30 años del Museo Amparo

Lo que hay que ver y lo que hay que hablar

30 años del Museo Amparo

“A mí no me gusta hablar de las piezas imperdibles ni de mis exposiciones favoritas, esa es la maravilla del museo, que te da oportunidad como visitante de ver con qué conectas. Lo que te llame la atención a ti es diferente de lo que me va a llamar la atención a mí o a otra persona […]. Para mí esa idea de recorrer todo, de ver las cédulas media hora…el interés empieza a decaer, hay que entrar con curiosidad, ver qué te gusta, acercarte. Soy más de la idea de vagar.
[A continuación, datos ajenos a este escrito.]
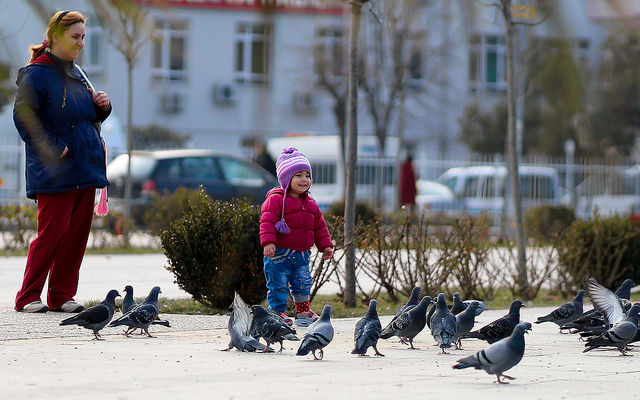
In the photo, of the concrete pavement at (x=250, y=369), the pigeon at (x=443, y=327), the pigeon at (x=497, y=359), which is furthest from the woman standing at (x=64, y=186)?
the pigeon at (x=497, y=359)

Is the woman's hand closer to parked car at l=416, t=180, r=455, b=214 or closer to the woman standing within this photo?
the woman standing

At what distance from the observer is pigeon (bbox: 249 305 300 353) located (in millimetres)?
5863

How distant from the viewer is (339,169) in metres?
27.4

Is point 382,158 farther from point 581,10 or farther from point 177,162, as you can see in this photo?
point 581,10

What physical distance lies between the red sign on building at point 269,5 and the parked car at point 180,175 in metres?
17.5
Es como ir a ver sólo la Mona Lisa, cuando hay otras miles de cosas. Perderte en los espacios tiene su encanto y no ver lo que ya vio todo el mundo. Puedes hacer un recorrido diferente al que hacen los guías”.

Puede que cueste creer que esa es la opinión de Ramiro Martínez Estrada, Director Ejecutivo del Museo Amparo, pero si hay algo que él considera, es que no debe de haber un mapa, una misma forma de vivir no sólo el museo que dirige, sino cualquier otro. Y si algo le enseñó y nos enseñó 2020, es que en realidad no existe un mapa para nada.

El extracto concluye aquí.